(Collection entries)
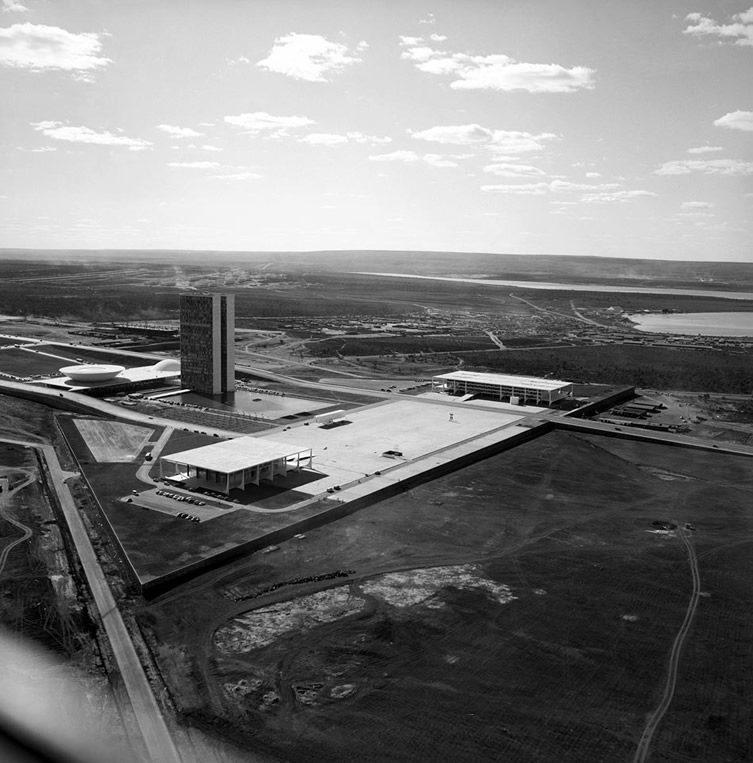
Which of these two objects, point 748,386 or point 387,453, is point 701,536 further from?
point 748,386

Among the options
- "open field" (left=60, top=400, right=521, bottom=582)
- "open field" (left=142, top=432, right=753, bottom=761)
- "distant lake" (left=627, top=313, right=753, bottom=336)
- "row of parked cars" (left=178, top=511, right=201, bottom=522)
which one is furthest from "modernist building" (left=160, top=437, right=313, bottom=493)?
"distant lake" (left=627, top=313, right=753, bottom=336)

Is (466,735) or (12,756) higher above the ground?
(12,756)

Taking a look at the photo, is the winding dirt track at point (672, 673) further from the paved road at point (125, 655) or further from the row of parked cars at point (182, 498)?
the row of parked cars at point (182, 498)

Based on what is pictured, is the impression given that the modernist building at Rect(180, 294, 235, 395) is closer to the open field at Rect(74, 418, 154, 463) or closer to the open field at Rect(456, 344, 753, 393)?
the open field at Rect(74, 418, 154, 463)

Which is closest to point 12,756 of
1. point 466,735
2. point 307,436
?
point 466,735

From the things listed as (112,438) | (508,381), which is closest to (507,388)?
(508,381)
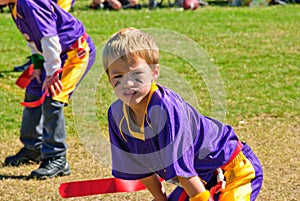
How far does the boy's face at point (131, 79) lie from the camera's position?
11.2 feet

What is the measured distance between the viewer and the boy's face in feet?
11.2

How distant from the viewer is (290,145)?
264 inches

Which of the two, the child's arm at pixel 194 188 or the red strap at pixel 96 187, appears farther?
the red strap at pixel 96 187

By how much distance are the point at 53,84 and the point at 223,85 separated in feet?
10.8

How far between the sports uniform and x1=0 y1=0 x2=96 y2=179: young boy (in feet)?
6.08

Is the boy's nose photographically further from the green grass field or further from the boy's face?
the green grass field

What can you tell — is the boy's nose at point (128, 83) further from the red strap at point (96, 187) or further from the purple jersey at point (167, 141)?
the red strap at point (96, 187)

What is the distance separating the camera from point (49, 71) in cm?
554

Exercise brief:
Please rewrite all of the material above with "modernist building" replaced by "concrete tower" everywhere, changing nothing else and omitting the pictures.

Full output:
Which of these two objects, point 748,386 or point 387,453, is point 701,536 further from?
point 748,386

Among the options
- "open field" (left=60, top=400, right=521, bottom=582)
- "open field" (left=142, top=432, right=753, bottom=761)
- "distant lake" (left=627, top=313, right=753, bottom=336)
- "row of parked cars" (left=178, top=511, right=201, bottom=522)
which one is furthest from "concrete tower" (left=160, top=437, right=313, bottom=493)?
"distant lake" (left=627, top=313, right=753, bottom=336)

Is (466,735) or (12,756) higher above the ground?
(12,756)

Taking a look at the photo, is the winding dirt track at point (672, 673) further from the paved road at point (125, 655) or further from the row of parked cars at point (182, 498)?
the row of parked cars at point (182, 498)

Based on what is pictured, is the impression given that the concrete tower at Rect(180, 294, 235, 395) is closer to the open field at Rect(74, 418, 154, 463) or closer to the open field at Rect(456, 344, 753, 393)?
the open field at Rect(74, 418, 154, 463)

Which is closest to point 12,756 of
1. point 466,735
2. point 307,436
?
point 466,735

From the things listed as (112,438) | (508,381), which is closest to (507,388)?
(508,381)
How far does the boy's face at point (131, 79) lie from the camera's position?
11.2 feet

What is the measured distance between the viewer and the boy's face in feet?
11.2

How distant from the viewer is (290,145)?
264 inches

Which of the two, the child's arm at pixel 194 188 or the red strap at pixel 96 187, appears farther?
the red strap at pixel 96 187

By how much distance are the point at 53,84 and the point at 223,85 separated in feet?
10.8

How far between the sports uniform and x1=0 y1=0 x2=96 y2=179: young boy (in feet)?
6.08

Is the boy's nose photographically further from the green grass field or further from the boy's face?
the green grass field

What can you tell — is the boy's nose at point (128, 83) further from the red strap at point (96, 187) or further from the purple jersey at point (167, 141)?
the red strap at point (96, 187)

What is the distance separating the camera from point (49, 71) in cm?
554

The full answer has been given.